An exact reproduction of all the entries below is required.

Segment Start: EXTRACTED RECORDS

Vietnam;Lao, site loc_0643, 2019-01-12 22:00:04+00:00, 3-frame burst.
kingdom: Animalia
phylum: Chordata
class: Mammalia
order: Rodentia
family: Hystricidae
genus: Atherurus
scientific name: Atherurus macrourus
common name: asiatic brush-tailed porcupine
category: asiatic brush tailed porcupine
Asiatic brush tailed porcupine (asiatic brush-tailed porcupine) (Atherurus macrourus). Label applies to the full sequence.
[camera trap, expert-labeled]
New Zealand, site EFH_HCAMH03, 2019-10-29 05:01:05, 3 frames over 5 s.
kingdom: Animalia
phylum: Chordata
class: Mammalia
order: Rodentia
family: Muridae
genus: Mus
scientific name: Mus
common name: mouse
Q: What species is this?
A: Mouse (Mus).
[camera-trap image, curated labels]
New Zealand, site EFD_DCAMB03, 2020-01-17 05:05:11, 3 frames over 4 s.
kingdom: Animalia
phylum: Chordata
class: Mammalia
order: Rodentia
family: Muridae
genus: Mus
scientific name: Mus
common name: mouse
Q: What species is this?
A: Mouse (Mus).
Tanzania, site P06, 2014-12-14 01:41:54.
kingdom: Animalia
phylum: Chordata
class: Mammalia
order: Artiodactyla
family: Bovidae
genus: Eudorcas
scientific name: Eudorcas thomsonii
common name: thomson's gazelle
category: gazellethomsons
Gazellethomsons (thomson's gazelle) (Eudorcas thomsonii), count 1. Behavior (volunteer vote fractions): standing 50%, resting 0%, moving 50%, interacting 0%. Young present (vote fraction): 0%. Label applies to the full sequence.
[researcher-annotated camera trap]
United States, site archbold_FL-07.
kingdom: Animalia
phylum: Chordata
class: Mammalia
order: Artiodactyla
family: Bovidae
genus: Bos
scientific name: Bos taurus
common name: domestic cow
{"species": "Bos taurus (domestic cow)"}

Segment End: EXTRACTED RECORDS

TASK OUTPUT:
Vietnam;Lao, site loc_0643, 2019-01-12 22:00:04+00:00, 3-frame burst.
kingdom: Animalia
phylum: Chordata
class: Mammalia
order: Rodentia
family: Hystricidae
genus: Atherurus
scientific name: Atherurus macrourus
common name: asiatic brush-tailed porcupine
category: asiatic brush tailed porcupine
Asiatic brush tailed porcupine (asiatic brush-tailed porcupine) (Atherurus macrourus). Label applies to the full sequence.
[camera trap, expert-labeled]
New Zealand, site EFH_HCAMH03, 2019-10-29 05:01:05, 3 frames over 5 s.
kingdom: Animalia
phylum: Chordata
class: Mammalia
order: Rodentia
family: Muridae
genus: Mus
scientific name: Mus
common name: mouse
Q: What species is this?
A: Mouse (Mus).
[camera-trap image, curated labels]
New Zealand, site EFD_DCAMB03, 2020-01-17 05:05:11, 3 frames over 4 s.
kingdom: Animalia
phylum: Chordata
class: Mammalia
order: Rodentia
family: Muridae
genus: Mus
scientific name: Mus
common name: mouse
Q: What species is this?
A: Mouse (Mus).
Tanzania, site P06, 2014-12-14 01:41:54.
kingdom: Animalia
phylum: Chordata
class: Mammalia
order: Artiodactyla
family: Bovidae
genus: Eudorcas
scientific name: Eudorcas thomsonii
common name: thomson's gazelle
category: gazellethomsons
Gazellethomsons (thomson's gazelle) (Eudorcas thomsonii), count 1. Behavior (volunteer vote fractions): standing 50%, resting 0%, moving 50%, interacting 0%. Young present (vote fraction): 0%. Label applies to the full sequence.
[researcher-annotated camera trap]
United States, site archbold_FL-07.
kingdom: Animalia
phylum: Chordata
class: Mammalia
order: Artiodactyla
family: Bovidae
genus: Bos
scientific name: Bos taurus
common name: domestic cow
{"species": "Bos taurus (domestic cow)"}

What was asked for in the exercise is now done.